Your instructions: Rewrite the passage about Carly Simon's No Secrets album starting at "I spent hours" and ending at "an adult desperately.", putting "handbag" in place of "purse".

Quoted passage:
# # # #
When I was ten years old I begged my parents for Carly Simon’s No Secrets album for my birthday. I thought it was the very height of adult sophistication, with Carly posed insouciantly on the cover, her nipples exposed beneath her sheer blue blouse. That’s what adults do, I thought. I loved the flirtiness, the cool confidence I saw in the way she was posed, confidence that I wanted more than anything as an extremely shy ten-year-old. That my parents barely batted an eye when I asked for this somewhat unconventional birthday gift is either a testament to their advanced parenting or their ability to roll with my very gay punches. Perhaps both. I had heard a few of the songs on the album already, and I knew I needed this album for my adolescent happiness.
I spent hours listening to the album again and again, standing in front of the full-length mirror in my parents’ bedroom trying to imitate Carly’s pose, a canvas tote bag on my shoulder a substitute for her powder blue purse. I loved “You’re So Vain” in particular, mostly for the word “gavotte,” and I wasted no time in trying to use it in sentences, even if I only had a small idea of what the word actually meant. It just sounded so…adult. And I wanted to be an adult desperately.
# # # #
Data:

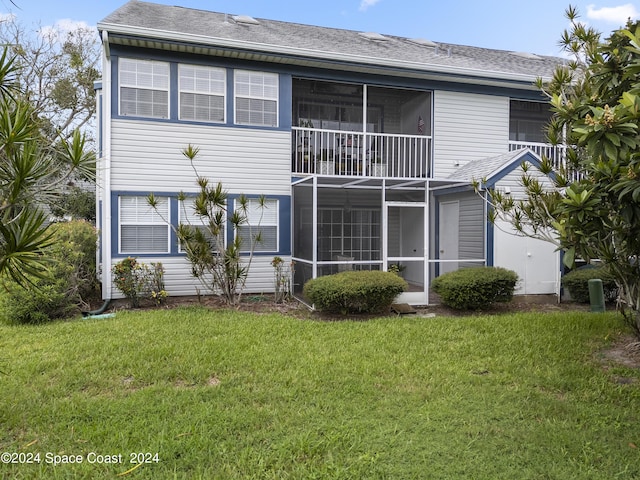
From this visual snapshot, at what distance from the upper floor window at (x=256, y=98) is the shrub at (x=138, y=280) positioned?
12.8 ft

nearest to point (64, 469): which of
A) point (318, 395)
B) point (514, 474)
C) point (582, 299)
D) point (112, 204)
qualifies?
point (318, 395)

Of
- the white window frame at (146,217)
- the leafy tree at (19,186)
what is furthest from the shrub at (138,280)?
the leafy tree at (19,186)

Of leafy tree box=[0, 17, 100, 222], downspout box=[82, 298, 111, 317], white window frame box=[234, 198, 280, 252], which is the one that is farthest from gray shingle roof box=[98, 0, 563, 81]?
leafy tree box=[0, 17, 100, 222]

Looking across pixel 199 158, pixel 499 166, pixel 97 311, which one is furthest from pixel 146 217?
pixel 499 166

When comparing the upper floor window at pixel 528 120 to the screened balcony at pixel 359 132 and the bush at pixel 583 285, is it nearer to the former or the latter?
the screened balcony at pixel 359 132

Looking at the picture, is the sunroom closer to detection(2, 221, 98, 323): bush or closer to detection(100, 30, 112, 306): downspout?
detection(100, 30, 112, 306): downspout

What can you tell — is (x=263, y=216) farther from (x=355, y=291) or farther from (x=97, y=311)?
(x=97, y=311)

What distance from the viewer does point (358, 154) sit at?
38.5 feet

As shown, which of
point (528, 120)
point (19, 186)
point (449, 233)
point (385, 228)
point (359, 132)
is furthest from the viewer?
point (528, 120)

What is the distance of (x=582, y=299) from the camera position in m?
9.91

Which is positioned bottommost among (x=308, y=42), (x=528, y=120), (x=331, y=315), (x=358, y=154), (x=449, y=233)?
(x=331, y=315)

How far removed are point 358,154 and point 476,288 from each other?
487cm

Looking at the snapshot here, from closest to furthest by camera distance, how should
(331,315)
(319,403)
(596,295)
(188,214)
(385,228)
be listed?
(319,403) < (331,315) < (596,295) < (385,228) < (188,214)

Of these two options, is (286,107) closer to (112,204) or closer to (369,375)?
(112,204)
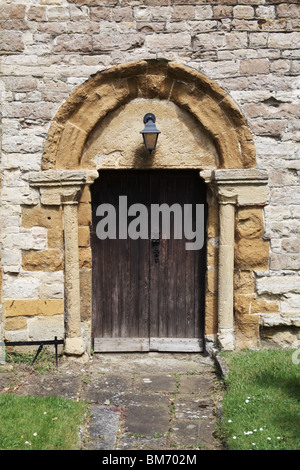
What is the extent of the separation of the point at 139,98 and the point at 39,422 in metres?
3.40

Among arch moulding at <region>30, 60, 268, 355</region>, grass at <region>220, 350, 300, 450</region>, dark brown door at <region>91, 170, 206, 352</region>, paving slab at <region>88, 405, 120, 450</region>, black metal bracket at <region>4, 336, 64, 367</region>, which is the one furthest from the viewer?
dark brown door at <region>91, 170, 206, 352</region>

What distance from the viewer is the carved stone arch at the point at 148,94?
5.88 meters

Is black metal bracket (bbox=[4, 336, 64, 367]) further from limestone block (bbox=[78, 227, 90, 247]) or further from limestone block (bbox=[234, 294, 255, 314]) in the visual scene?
limestone block (bbox=[234, 294, 255, 314])

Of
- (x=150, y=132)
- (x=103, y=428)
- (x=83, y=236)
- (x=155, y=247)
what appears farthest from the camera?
(x=155, y=247)

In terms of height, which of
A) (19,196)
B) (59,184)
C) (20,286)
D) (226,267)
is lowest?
(20,286)

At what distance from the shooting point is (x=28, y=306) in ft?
19.8

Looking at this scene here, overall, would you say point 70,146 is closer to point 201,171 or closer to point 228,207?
point 201,171

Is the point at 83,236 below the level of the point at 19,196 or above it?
below

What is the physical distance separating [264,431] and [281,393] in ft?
2.52

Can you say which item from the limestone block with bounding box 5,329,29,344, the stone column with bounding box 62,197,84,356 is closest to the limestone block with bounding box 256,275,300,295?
the stone column with bounding box 62,197,84,356

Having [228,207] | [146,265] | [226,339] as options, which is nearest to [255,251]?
[228,207]

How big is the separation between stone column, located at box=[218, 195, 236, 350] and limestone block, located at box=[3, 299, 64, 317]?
169 cm

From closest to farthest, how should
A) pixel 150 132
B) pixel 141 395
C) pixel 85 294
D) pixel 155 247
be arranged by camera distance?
pixel 141 395 → pixel 150 132 → pixel 85 294 → pixel 155 247

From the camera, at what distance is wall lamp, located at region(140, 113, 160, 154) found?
584cm
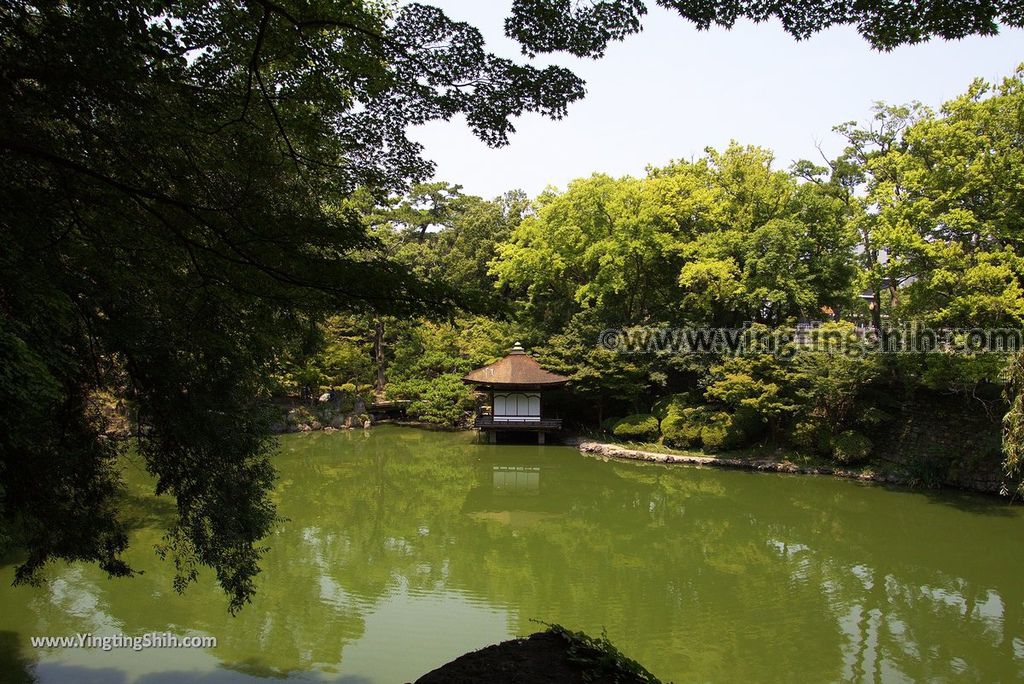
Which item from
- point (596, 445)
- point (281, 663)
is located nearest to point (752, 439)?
point (596, 445)

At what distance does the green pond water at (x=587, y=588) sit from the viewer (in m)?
4.60

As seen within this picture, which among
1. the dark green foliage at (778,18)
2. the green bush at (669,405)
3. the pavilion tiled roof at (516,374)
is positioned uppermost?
the dark green foliage at (778,18)

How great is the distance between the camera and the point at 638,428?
13664mm

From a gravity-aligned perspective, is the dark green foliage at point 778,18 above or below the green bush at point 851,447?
above

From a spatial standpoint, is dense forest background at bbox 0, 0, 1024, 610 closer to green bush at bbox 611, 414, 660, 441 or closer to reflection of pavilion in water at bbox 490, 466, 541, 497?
reflection of pavilion in water at bbox 490, 466, 541, 497

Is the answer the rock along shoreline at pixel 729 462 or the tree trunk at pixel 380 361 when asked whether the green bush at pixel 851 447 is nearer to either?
the rock along shoreline at pixel 729 462

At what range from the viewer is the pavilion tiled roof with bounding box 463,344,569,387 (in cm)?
1433

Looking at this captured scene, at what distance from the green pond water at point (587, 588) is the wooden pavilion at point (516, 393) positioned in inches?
160

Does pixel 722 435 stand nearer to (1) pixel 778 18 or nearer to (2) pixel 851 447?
(2) pixel 851 447

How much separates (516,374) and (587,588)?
27.9 ft

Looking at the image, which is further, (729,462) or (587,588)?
(729,462)

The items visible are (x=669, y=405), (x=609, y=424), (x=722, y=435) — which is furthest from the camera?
(x=609, y=424)

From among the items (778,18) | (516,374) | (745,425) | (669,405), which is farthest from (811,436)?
(778,18)

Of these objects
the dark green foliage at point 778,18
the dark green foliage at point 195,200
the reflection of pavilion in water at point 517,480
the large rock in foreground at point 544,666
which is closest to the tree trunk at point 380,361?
the reflection of pavilion in water at point 517,480
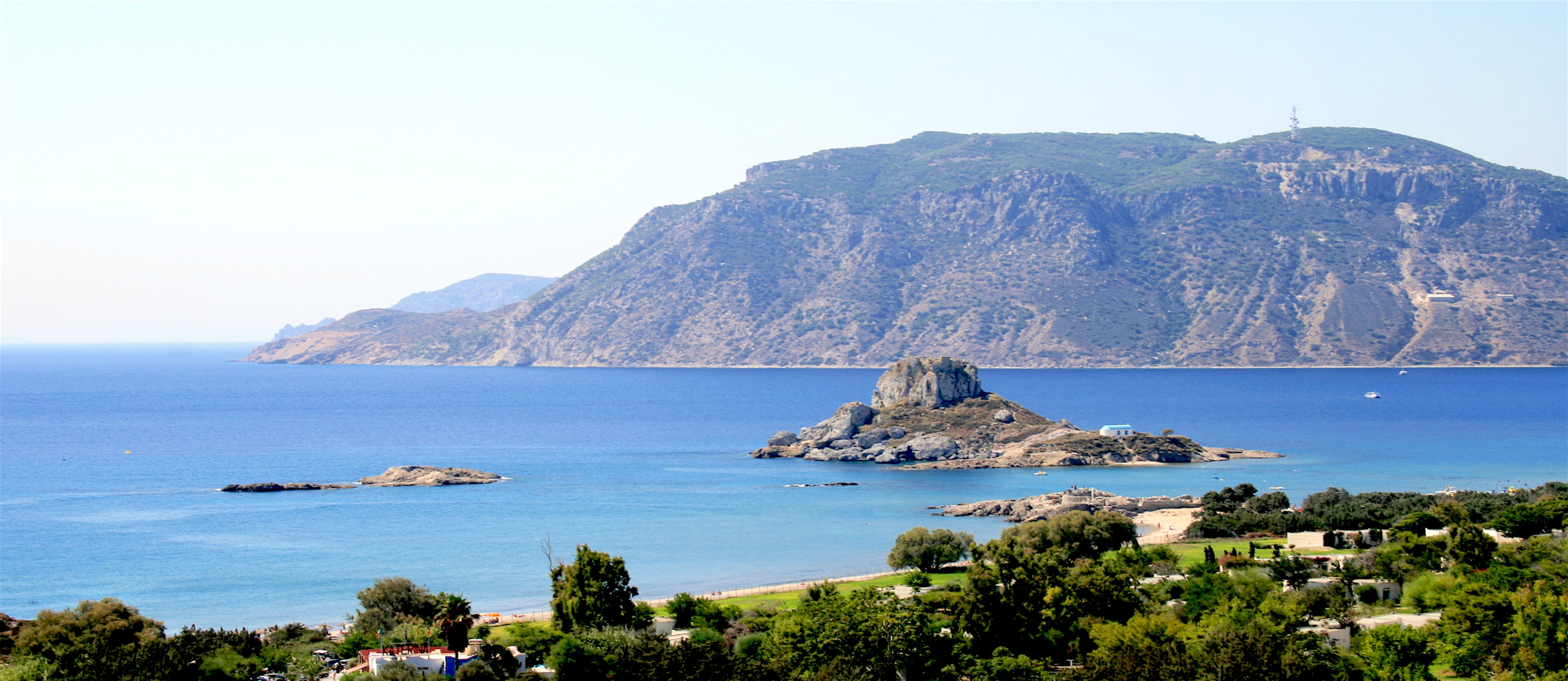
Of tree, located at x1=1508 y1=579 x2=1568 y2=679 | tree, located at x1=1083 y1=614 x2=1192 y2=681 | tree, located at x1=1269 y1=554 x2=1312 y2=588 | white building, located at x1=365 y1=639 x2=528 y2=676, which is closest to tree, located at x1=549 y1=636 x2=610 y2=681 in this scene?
white building, located at x1=365 y1=639 x2=528 y2=676

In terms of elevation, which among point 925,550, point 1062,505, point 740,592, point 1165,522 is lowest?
point 1165,522

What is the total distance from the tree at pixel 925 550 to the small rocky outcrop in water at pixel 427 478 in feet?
153

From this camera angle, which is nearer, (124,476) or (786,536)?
(786,536)

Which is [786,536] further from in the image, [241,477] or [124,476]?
[124,476]

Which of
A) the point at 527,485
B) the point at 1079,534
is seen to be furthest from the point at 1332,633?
the point at 527,485

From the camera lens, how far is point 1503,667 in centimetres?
3450

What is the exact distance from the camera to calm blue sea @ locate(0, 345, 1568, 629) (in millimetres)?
60375

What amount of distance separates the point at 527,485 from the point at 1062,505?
3829 centimetres

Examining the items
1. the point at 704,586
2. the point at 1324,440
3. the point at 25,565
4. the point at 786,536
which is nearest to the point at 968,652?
the point at 704,586

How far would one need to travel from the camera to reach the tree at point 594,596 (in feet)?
134

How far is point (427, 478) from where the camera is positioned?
320ft

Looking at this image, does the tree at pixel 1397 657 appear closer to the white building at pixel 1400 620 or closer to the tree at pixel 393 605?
the white building at pixel 1400 620

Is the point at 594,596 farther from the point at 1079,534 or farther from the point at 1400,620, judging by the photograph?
the point at 1079,534

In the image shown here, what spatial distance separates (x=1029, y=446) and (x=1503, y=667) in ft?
257
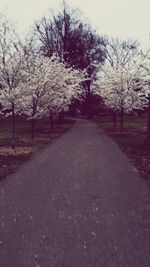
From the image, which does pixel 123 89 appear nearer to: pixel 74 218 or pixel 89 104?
pixel 74 218

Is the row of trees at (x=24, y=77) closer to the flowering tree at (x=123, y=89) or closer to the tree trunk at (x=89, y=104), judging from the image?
the flowering tree at (x=123, y=89)

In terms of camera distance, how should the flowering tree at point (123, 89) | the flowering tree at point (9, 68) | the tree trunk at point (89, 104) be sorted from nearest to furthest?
the flowering tree at point (9, 68), the flowering tree at point (123, 89), the tree trunk at point (89, 104)

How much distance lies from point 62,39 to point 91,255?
51.4m

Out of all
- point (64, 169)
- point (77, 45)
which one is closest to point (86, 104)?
point (77, 45)

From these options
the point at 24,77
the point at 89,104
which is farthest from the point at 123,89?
the point at 89,104

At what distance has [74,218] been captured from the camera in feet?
27.5

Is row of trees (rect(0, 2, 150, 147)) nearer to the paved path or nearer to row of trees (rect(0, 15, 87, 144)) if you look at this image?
row of trees (rect(0, 15, 87, 144))

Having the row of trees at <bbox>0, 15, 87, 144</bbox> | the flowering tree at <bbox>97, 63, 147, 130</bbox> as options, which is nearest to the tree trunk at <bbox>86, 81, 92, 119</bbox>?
the flowering tree at <bbox>97, 63, 147, 130</bbox>

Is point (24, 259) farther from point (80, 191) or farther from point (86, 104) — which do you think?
point (86, 104)

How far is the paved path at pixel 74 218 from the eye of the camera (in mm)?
6184

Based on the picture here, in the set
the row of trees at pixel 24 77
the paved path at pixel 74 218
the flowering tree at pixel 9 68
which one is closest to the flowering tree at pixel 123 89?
the row of trees at pixel 24 77

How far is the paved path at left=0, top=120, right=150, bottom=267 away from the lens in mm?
6184

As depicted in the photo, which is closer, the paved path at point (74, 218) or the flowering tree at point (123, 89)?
the paved path at point (74, 218)

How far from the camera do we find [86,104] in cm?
8406
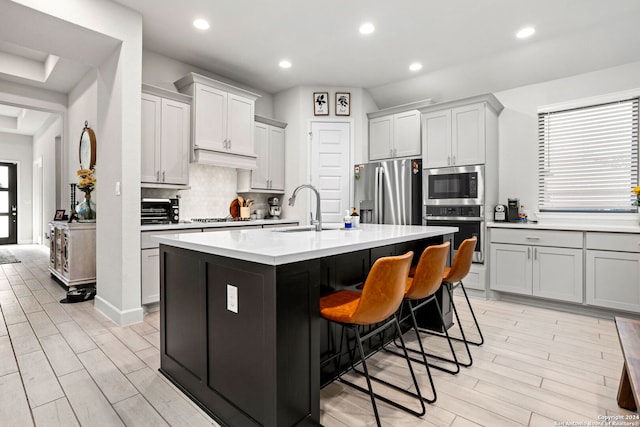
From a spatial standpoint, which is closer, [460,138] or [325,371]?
[325,371]

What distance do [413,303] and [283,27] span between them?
3011 millimetres

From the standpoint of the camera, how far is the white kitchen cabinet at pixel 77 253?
13.5 feet

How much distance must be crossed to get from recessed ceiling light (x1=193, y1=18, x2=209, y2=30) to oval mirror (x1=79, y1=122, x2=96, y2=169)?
2340 millimetres

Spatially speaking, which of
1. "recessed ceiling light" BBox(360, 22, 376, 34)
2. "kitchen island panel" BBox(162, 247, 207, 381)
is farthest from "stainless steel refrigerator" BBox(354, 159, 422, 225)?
"kitchen island panel" BBox(162, 247, 207, 381)

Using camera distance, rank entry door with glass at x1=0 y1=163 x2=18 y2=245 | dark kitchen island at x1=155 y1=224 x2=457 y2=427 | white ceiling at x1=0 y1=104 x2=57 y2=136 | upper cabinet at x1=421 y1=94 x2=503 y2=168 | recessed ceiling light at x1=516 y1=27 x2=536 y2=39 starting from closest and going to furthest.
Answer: dark kitchen island at x1=155 y1=224 x2=457 y2=427 → recessed ceiling light at x1=516 y1=27 x2=536 y2=39 → upper cabinet at x1=421 y1=94 x2=503 y2=168 → white ceiling at x1=0 y1=104 x2=57 y2=136 → entry door with glass at x1=0 y1=163 x2=18 y2=245

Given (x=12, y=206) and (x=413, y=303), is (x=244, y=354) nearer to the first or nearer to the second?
(x=413, y=303)

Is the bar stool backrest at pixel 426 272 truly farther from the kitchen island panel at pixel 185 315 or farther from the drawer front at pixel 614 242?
the drawer front at pixel 614 242

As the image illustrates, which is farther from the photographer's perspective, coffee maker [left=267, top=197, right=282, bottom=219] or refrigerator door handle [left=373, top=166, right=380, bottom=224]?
coffee maker [left=267, top=197, right=282, bottom=219]

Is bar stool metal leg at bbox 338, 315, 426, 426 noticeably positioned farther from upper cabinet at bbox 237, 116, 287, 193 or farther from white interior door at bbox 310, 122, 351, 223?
upper cabinet at bbox 237, 116, 287, 193

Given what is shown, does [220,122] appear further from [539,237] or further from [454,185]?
[539,237]

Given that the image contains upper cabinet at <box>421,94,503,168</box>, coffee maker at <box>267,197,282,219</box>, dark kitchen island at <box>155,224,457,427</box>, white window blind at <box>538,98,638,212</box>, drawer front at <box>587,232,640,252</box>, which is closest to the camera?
dark kitchen island at <box>155,224,457,427</box>

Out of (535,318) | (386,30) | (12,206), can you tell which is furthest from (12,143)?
(535,318)

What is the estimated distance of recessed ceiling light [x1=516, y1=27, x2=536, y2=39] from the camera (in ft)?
11.3

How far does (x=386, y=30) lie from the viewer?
3.53 meters
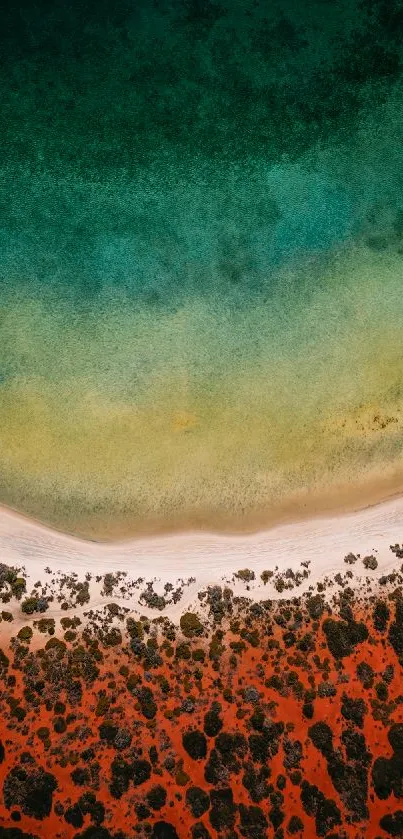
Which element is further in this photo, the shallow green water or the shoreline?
the shallow green water

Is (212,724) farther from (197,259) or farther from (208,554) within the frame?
(197,259)

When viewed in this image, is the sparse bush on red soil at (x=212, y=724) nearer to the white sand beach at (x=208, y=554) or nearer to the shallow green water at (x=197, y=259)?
the white sand beach at (x=208, y=554)

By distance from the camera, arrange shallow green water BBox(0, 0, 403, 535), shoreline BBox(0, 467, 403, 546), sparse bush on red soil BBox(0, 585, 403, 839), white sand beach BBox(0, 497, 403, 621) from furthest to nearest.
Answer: shallow green water BBox(0, 0, 403, 535) → shoreline BBox(0, 467, 403, 546) → white sand beach BBox(0, 497, 403, 621) → sparse bush on red soil BBox(0, 585, 403, 839)

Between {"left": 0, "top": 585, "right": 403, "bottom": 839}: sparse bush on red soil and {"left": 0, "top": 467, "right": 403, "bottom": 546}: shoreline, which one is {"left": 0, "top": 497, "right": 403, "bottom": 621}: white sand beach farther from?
{"left": 0, "top": 585, "right": 403, "bottom": 839}: sparse bush on red soil

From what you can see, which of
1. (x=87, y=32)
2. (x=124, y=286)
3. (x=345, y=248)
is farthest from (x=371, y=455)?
(x=87, y=32)

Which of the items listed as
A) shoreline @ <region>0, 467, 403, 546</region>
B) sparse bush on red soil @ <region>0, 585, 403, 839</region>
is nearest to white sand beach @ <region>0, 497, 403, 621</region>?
shoreline @ <region>0, 467, 403, 546</region>

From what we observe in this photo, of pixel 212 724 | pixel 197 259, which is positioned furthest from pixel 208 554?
pixel 197 259

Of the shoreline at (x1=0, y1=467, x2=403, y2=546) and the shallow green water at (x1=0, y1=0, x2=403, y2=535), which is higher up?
the shallow green water at (x1=0, y1=0, x2=403, y2=535)

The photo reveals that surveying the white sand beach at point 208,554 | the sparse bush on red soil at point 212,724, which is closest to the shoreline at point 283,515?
the white sand beach at point 208,554

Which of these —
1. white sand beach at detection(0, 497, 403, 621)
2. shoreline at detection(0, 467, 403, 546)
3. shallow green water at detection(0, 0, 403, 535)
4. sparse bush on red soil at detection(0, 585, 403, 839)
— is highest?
shallow green water at detection(0, 0, 403, 535)
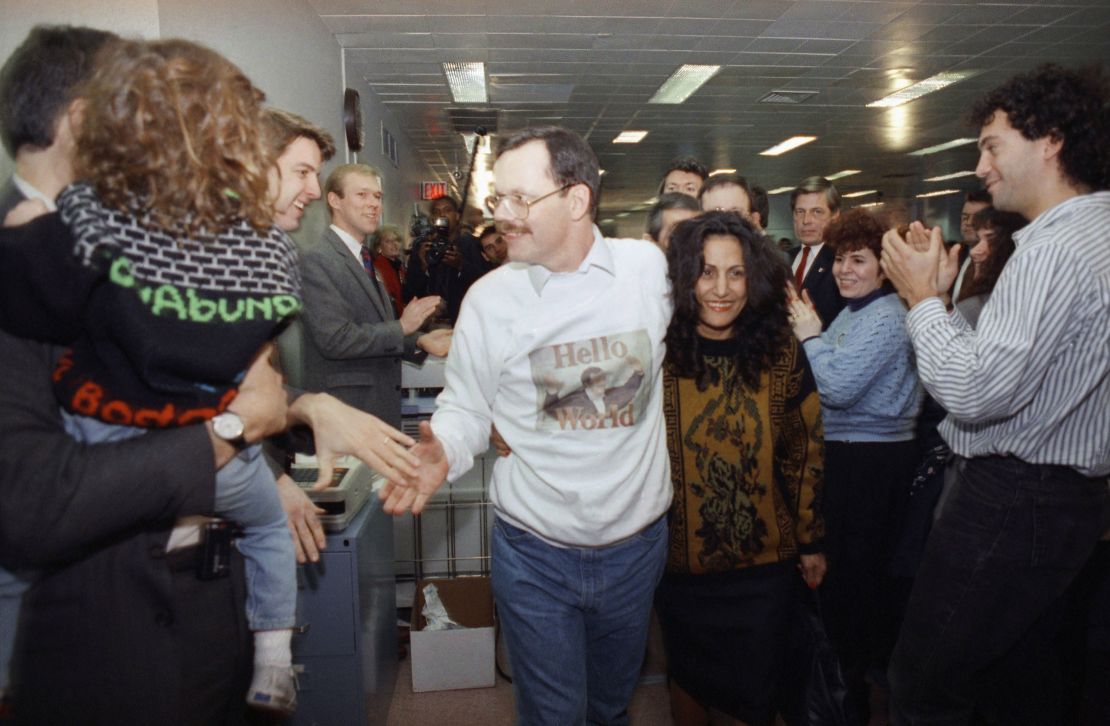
# # # #
Full answer:
I spent hours listening to the album again and again, standing in front of the full-length mirror in my parents’ bedroom trying to imitate Carly’s pose, a canvas tote bag on my shoulder a substitute for her powder blue handbag. I loved “You’re So Vain” in particular, mostly for the word “gavotte,” and I wasted no time in trying to use it in sentences, even if I only had a small idea of what the word actually meant. It just sounded so…adult. And I wanted to be an adult desperately.